Determining chemical order in Fe49Co-2V following controlled heat treatments

High performance electric motors must be reliably produced to reduce aviation emissions through electric aircraft. FeCo magnetic alloys offer a 25% power density boost over Si-steels; however, FeCo alloy performance variations arise from manufacturing, attributed to varying chemical order. Below 730°C, a disordered BCC α phase gradually transforms to a CsCl ordered α′ phase. This change greatly affects yield stress, coercivity, and resistivity. Our recent neutron total scattering experiment on Polaris showed that, by carefully controlling heat treatments, varying order is obtainable and quantifiable in this system. However, remnant order was prevalent in the quenched and therefore nominally disordered sample.

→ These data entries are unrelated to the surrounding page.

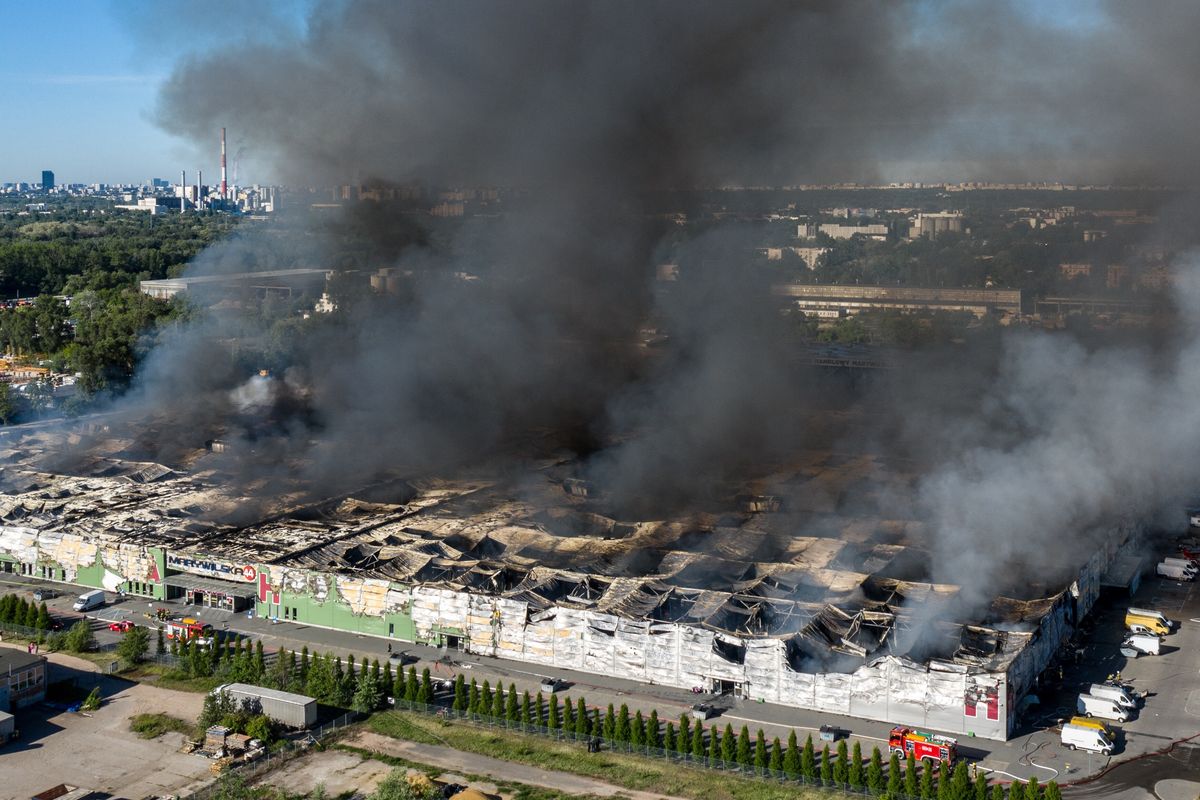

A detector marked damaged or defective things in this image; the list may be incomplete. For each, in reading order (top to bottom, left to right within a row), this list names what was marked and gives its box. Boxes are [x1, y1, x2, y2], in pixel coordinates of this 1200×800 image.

burned building [0, 424, 1128, 736]
damaged warehouse [0, 428, 1128, 740]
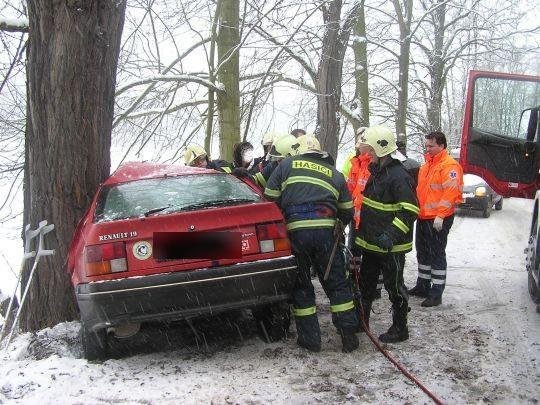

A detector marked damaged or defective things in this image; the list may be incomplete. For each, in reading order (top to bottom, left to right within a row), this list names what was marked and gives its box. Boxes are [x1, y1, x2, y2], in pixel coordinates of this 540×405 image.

crashed red car [67, 161, 298, 356]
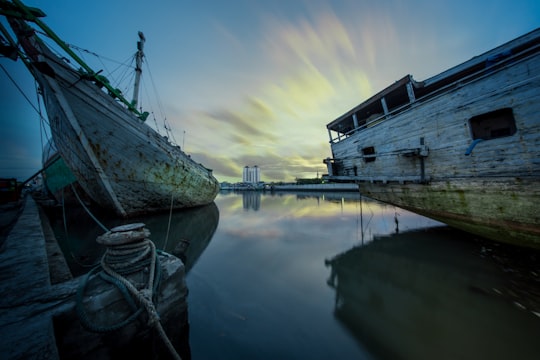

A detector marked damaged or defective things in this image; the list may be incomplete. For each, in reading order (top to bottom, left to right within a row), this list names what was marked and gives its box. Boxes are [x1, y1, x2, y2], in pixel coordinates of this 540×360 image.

ship hull with peeling paint [4, 7, 219, 217]
ship hull with peeling paint [322, 28, 540, 249]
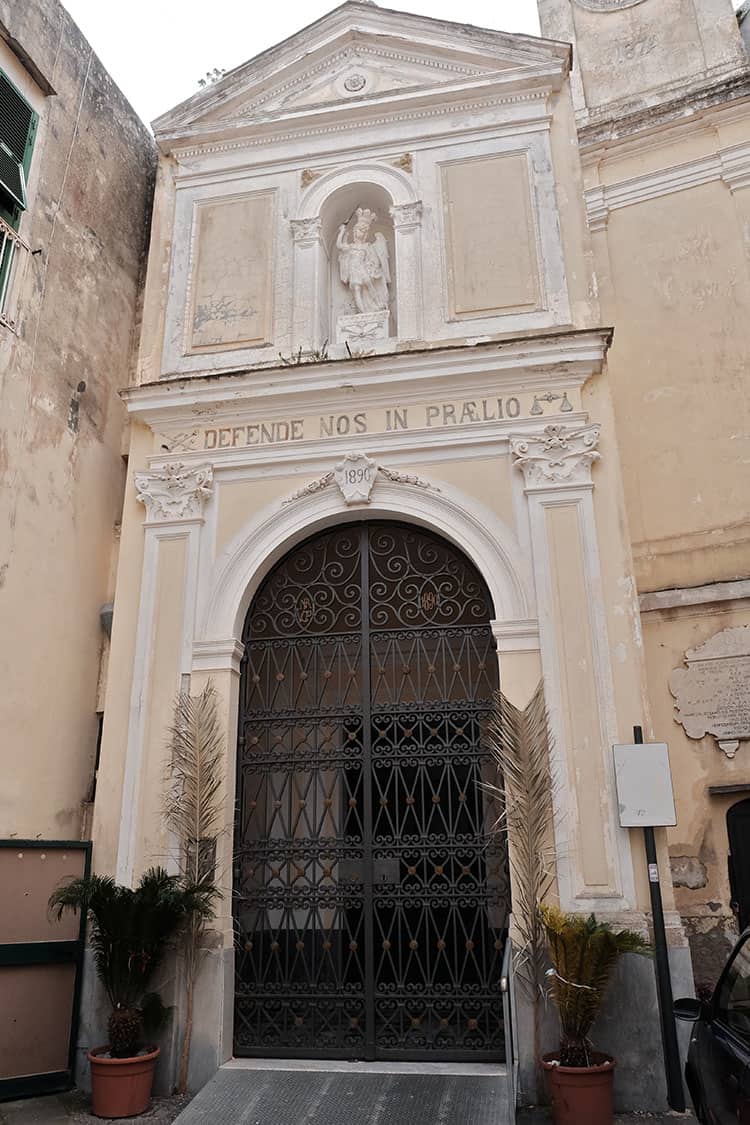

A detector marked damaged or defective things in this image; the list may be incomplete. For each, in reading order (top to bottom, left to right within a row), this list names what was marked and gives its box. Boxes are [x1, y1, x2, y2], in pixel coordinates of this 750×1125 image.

It is currently unknown whether this order was established due to the quench not being fast enough, thus allowing time at temperature for solid state diffusion, or whether this is the minimum order obtainable above the ordering temperature. Therefore, to understand ordering effects on FeCo alloy properties, it is vital to quantify the maximum obtainable disorder, as this directly affects the range of material properties achievable. To investigate this, we propose an in-situ neutron total-scattering experiment on Polaris. Measurements will be taken under vacuum in the Polaris furnace, and at multiple temperatures ranging from below the ordering temperature, to sufficiently above it so that both the ordering change and remnant order can be observed and quantified.